Moose eludes capture in Pasco rail yard Sunday


> A moose dodged railroad workers and law enforcement officials for more than two hours Sunday morning in the Pasco rail yard, said Gus Melonas, spokesman for BNSF Railway.
> 
> A BNSF mechanical worker saw the moose run across a railroad utility road about 9:30 a.m., Melonas said. The animal, estimated to weigh about 700 pounds, was a bull with antlers....
> 
> It took until about noon to get the animal to run across Highway 395 into a corn field, where it was last seen.


----------



## AmtrakBlue (Sep 10, 2014)

Moose on the loose!


----------



## JayPea (Sep 10, 2014)

On my recent Amtrak trip that included amongst other things three days in Yellowstone, we spent one day in the Tetons for the express purpose of wanting to see a moose. No such luck. We traveled all over and no moose. So last Sunday, while on a drive about five miles from my home, I see this:


Here I am riding all over Yellowstone and the Grand Tetons in prime moose territory and never see one. And then I see one five miles from home. Rather ironic, I thought!


----------



## Bob Dylan (Sep 10, 2014)

"...No matter where you roam, there's no place like home..." 

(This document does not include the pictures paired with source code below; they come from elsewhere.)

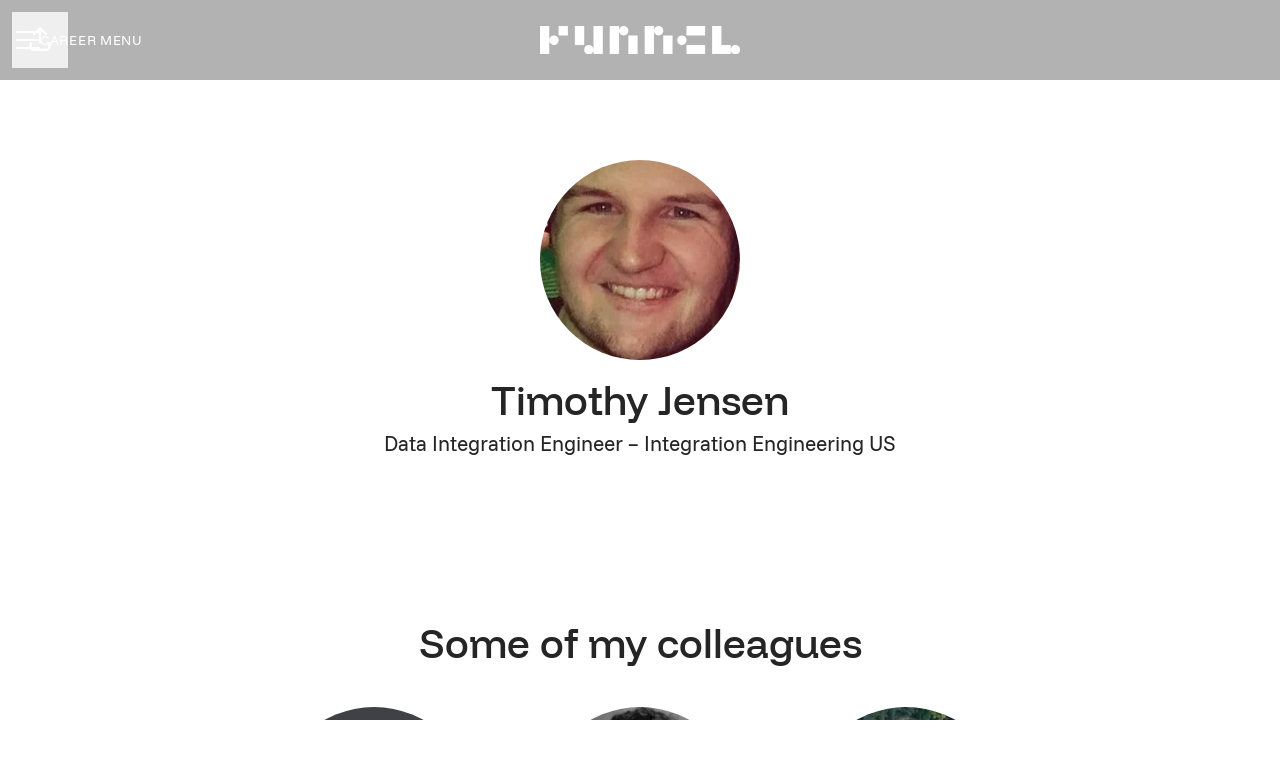

--- FILE ---
content_type: text/css
request_url: https://fonts.teamtailor-cdn.com/teamtailor-production/funnel/custom-fonts.css
body_size: -16
content:
          @font-face {
            font-family: "FunnelDisplay-Medium";
            src: url("FunnelDisplay-Medium.woff2") format("woff2");
            font-display: swap;
            font-style: normal;
            font-weight: normal;
            font-variant: normal;
          }

          @font-face {
            font-family: "FunnelSans-Regular";
            src: url("FunnelSans-Regular.woff2") format("woff2");
            font-display: swap;
            font-style: normal;
            font-weight: normal;
            font-variant: normal;
          }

I hoped to see lots of Moose (Meece? Mooses?) when I rode the Canadian last Feb. but all we saw were Elk, Longhorn Sheep and Lots of Birds which surprised me because it was so Cold and the Snow was so Deep! The Elk and Sheep were eating on the tracks since they were cleared and grass was still growing between the rails! I thought Northern Birds went South in the Winter???!!! :giggle:


----------



## Green Maned Lion (Sep 11, 2014)

I always loved the talking moose.


----------



## trainman74 (Sep 11, 2014)

Green Maned Lion said:


> I always loved the talking moose.


Clark Griswold didn't like it as much.


----------